» **Task instructions**:
Reproduce verbatim the stretch of the material below from the line containing "Is the pine" through the end of the material, including both ends.

» **Given data**:

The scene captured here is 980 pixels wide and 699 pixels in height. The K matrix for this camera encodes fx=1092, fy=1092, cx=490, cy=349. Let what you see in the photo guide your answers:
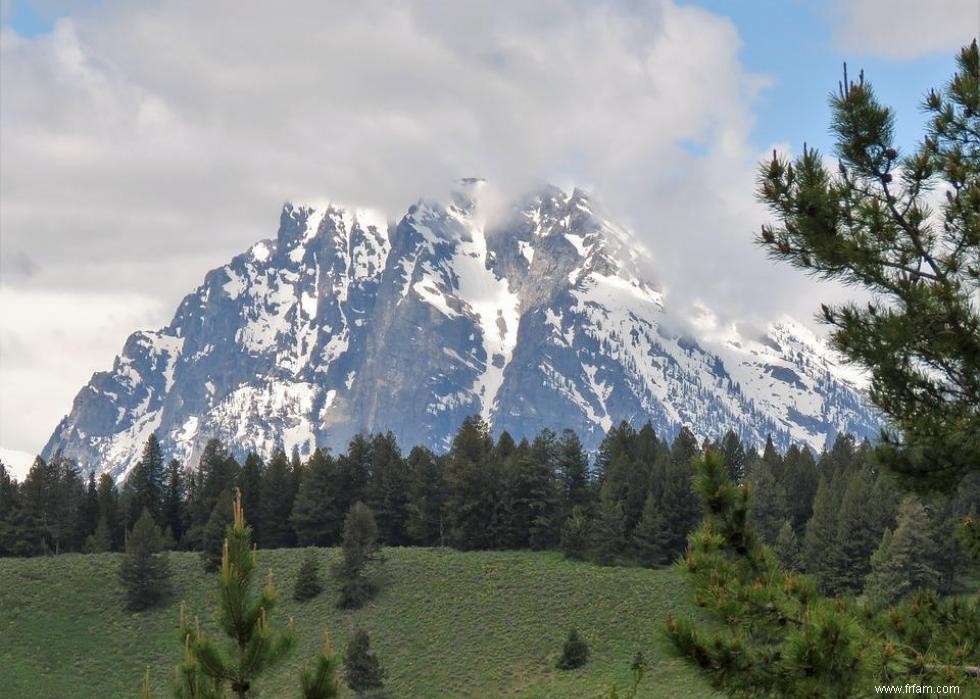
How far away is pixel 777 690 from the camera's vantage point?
34.6 ft

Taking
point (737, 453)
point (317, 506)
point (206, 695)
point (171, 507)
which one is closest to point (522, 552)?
point (317, 506)

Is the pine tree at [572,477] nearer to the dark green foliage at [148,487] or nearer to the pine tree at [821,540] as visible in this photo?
the pine tree at [821,540]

» **Expected answer**:
Is the pine tree at [572,477] nearer to the dark green foliage at [148,487] or nearer to the pine tree at [821,540] as visible in this photo?
the pine tree at [821,540]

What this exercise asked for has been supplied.